| Brano da leggere |
§
Niente di più falso! Ciò è proprio quanto sostenuto dall’agenzia britannica, che ha giudicato ingannevoli, o nella migliore delle ipotesi non dimostrate, tale affermazione ed altre presenti nella pubblicità.
Certamente questa vicenda non risolverà la problematica mondiale dell’olio di palma, ma quanto meno offre giustizia alle popolazioni del Borneo ed impedisce che si manipolino le scelte degli acquirenti tramite messaggi pubblicitari falsi.
Da anni in Malesia si perpetra un’inaccettabile distruzione della foresta primaria: il controllo di ampie zone di essa viene concesso ai rappresentanti dell’industria dell’olio di palma, i quali le radono al suolo per lasciare spazio alle piantagioni di palma. Il sistema è assolutamente analogo a quello adottato in Indonesia dall’industria cartiera (ed in misura minore anche da quella dell’olio di palma).
Le ricadute ambientali sono ovviamente ingenti e di varia natura. Si perde un grande polmone verde del pianeta, si attenta alla biodiversità naturale, spazzando via numerose specie di alberi, piante e animali che popolano quelle regioni. La geomorfologia del terreno si modifica, con conseguenze variabili, e si immette nell’atmosfera una gran quantità di anidride carbonica, immagazzinata in precedenza dagli alberi.
Si aggiunga a tutto ciò che le popolazioni indigene, che per secoli hanno abitato la foresta e sono sopravvissute in un rapporto di simbiosi con essa, improvvisamente si trovano ad essere private delle loro “case” e cacciate via.
Essi stanno cercando strenuamente di difendere la loro madre foresta e di lottare per il proprio diritto a sopravvivere, ma con scarso successo e grandi sofferenze. Coloro che abitano le terre date in concessione vengono, infatti, costretti con la forza ad evacuare e ai tentativi di resistenza seguono minacce di violenza, talvolta anche messe in atto. Nel 1987 più di cento Penan furono arrestati perché bloccarono le vie di comunicazione per cercare di impedire alle compagnie deforestatrici di entrare nelle loro terre.
§
| Estratto dei dati |
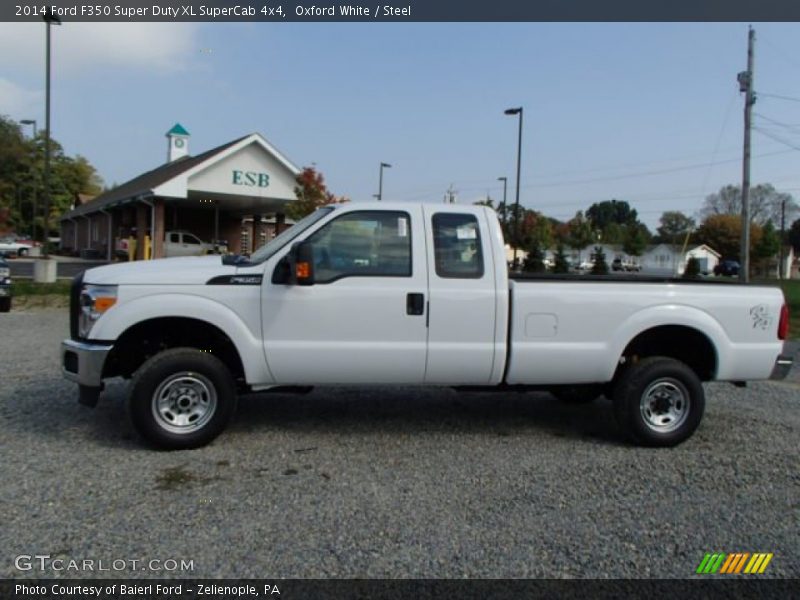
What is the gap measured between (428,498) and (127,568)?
71.9 inches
§
| Compiti da svolgere |
(A) Riassumi in due frasi il brano sulla deforestazione in Malesia.
(B) Spiega in una o due frasi perché, secondo il brano sulla deforestazione in Malesia, nel 1987 più di cento Penan furono arrestati.
(C) Scrivi il seguito del brano sulla deforestazione in Malesia, partendo subito dopo la frase sull'arresto dei Penan nel 1987.

| Soluzioni dei compiti |
(A) In Malesia ampie zone di foresta primaria vengono concesse all'industria dell'olio di palma, che le rade al suolo per far posto alle piantagioni, con gravi conseguenze ambientali come la perdita di biodiversità e l'immissione di anidride carbonica nell'atmosfera. Le popolazioni indigene vengono private delle loro terre e cacciate con la forza, e chi resiste subisce minacce di violenza, come accadde ai più di cento Penan arrestati nel 1987.

(B) Furono arrestati perché avevano bloccato le vie di comunicazione per cercare di impedire alle compagnie deforestatrici di entrare nelle loro terre.

(C)
“La scorsa settimana sono salito lì dove i lavoratori stavano disboscando per dir loro di smettere”, dichiara Pisang, un uomo Penan, “Loro mi hanno risposto: ‘Questo è un progetto del Governo. Se ti opponi, ti uccideremo”.
Gli uomini vengono minacciati di morte, le donne di stupro.
Survival, movimento internazionale che difende le popolazioni tribali, ha richiesto più volte alle autorità malesi di interrompere qualunque attività di deforestazione, di arrestare la diffusione delle piantagioni di palma da olio, nonché la costruzione di sbarramenti, in assenza del consenso delle popolazioni locali. Ma nonostante le lotte e le campagne condotte da anni, il governo del Sarawak continua a non riconoscere il diritto dei Penan alla loro terra.
Gli interessi economici in ballo solo troppo elevati. Non c’è spazio per la coscienza ecologica e la sensibilità umana, né per la responsabilità politica nei confronti del proprio popolo.
Per frenare lo scempio in atto e la crescita inarrestabile dell’industria dell’olio di palma, si dovrebbe in primo luogo smettere di consumare tale prodotto, in modo da arginarne la richiesta sul mercato. Purtroppo la cosa non è affatto semplice: l’olio di palma è ormai contenuto in una miriade di alimenti (soprattutto biscotti e dolciumi), nonché in vari detergenti.
L’acquirente che non voglia rendersi complice dei disastri ambientali e delle violenze commesse in Malesia dovrebbe pertanto poter discriminare tra l’olio “buono” e quello “cattivo”.
Purtroppo al giorno d’oggi RSPO certifica come sostenibile solo il 2% della produzione mondiale di olio di palma: una cifra angosciante dato il largo consumo che se ne fa.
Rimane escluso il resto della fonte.